Camouflage

Hunting season has started. The park is just an hour and a half from Michigan, and the Americans have started their winter migration. They are easily spotted because they love camouflage. The Canadians disdain them: Michigan Militia, they think, doing target practice on crown soil.

Tourists! How in the world did they get here? Picturesque as the place was, it held nothing to appeal to the Baedecker spirit.

“The North Star is not here; it is an outrage!”
He uttered various threats.
   “I thought the North Star was running away south around the Perry Sound region,” I suggested.
   “Yes, but she was to begin to-day, June 16, to make this connection.” He produced a railroad folder. “It’s in this,” he continued.
   “Did you go by that thing?” I marveled.
   “Why, of course,” said he.
   “I forgot you were an American,” said I, “You’re in Canada now.”
He looked his bewilderment, so I hunted up Dick. I detailed the situation. “He doesn’t know the race.” I concluded. “Soon he will be trying to get information out of the agent. Let’s be on hand.”

–Stewart Edward White, _The Forest_, 1903.

Hunting season has started. The park is just an hour and a half from Michigan, and the Americans have started their winter migration. They are easily spotted because they love camouflage. The Canadians disdain them: Michigan Militia, Uncle Norm’s boys, they say, doing target practice on crown soil.

I remember when American tour groups barreled into Limerick from nearby Shannon airport. Ireland was poor in the Eighties and while we welcomed them, we suffered resentment just because we lacked their freedom to swoop into another country on a magic dollar carpet. We assumed they were all rich, but I realize now they were mostly well-meaning retired midwesterners who had probably saved for the pilgrimage. They wore their own idea of camouflage to hunt their roots: godawful kelly-green crimplene flares and tartan caps. They were loud, large, and childlike, and I still have difficulty convincing some Irish friends that other varieties of American exist.

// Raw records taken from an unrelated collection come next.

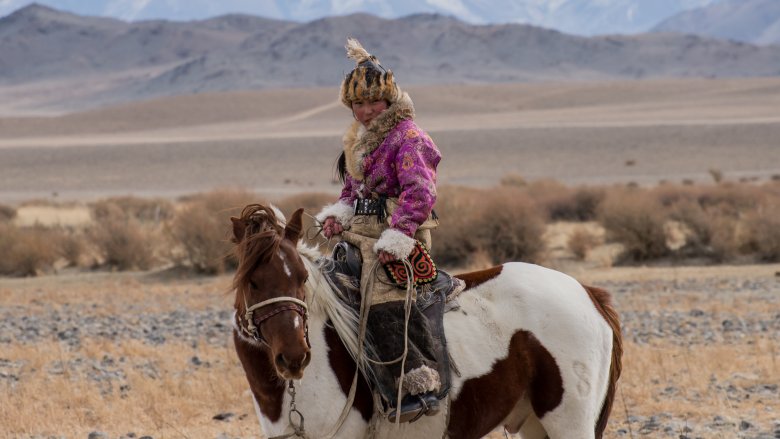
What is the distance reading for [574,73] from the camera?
167 m

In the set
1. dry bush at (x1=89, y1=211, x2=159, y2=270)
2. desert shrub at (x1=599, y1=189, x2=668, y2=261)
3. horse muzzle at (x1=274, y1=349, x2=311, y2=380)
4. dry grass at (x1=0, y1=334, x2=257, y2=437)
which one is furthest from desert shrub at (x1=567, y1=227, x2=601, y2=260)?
horse muzzle at (x1=274, y1=349, x2=311, y2=380)

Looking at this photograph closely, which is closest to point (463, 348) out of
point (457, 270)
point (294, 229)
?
point (294, 229)

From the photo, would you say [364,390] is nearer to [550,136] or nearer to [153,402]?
[153,402]

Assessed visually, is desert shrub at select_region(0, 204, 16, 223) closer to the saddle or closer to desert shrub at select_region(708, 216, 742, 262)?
desert shrub at select_region(708, 216, 742, 262)

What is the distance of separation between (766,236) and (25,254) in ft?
48.5

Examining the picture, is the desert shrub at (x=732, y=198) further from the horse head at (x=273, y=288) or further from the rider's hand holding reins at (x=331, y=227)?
the horse head at (x=273, y=288)

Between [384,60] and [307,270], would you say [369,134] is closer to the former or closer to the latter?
[307,270]

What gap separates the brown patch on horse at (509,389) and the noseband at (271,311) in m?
0.89

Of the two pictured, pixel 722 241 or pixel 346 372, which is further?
pixel 722 241

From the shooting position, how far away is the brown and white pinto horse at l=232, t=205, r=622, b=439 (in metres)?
4.58

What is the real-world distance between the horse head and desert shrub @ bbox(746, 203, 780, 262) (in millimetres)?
17921

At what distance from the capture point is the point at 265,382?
473cm

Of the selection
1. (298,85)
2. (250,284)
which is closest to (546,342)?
(250,284)

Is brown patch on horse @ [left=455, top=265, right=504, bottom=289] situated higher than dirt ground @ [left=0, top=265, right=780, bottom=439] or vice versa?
brown patch on horse @ [left=455, top=265, right=504, bottom=289]
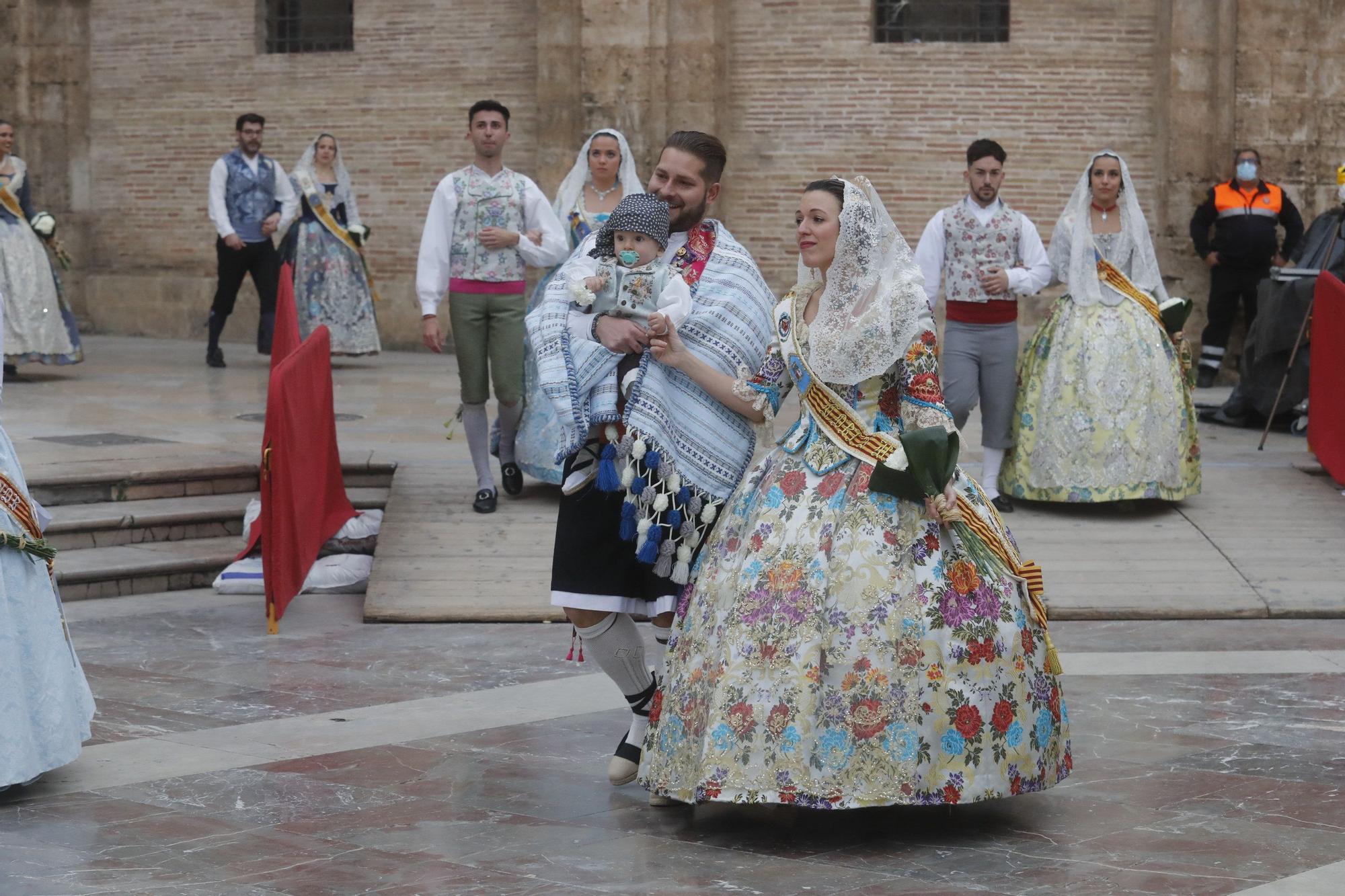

Northern Ontario is not wealthy, and I sense the locals feel the same as we did then. They can’t head south and get a dollar thirty for their buck. The tourists have bigger, flashier cars and gear, and this sting is relieved only by traded satire. Ranger Sam reported a Sunday sighting of a Ford Explorer heading north, completely painted camouflage including the windows, with the licence plate BOWHUNTER. This prompted the story of a legendary Lake Superior ranger who bore no love for our Michigan neighbours. Every autumn he took great pleasure in his frequent trips to the beer store, where hunters in full gear would stagger out with boxes of suds. He would cross the parking lot to shoulder the guy, a solid whomp, followed with a stream of folksy Canadian apology:
  “Whoa, sore-y, sore-y, didn’t see you there, eh?” Then, brushing his victim’s sleeve, he would continue in wonder: “Hey! That camo really works!”

An asshole. Still, my kind of asshole.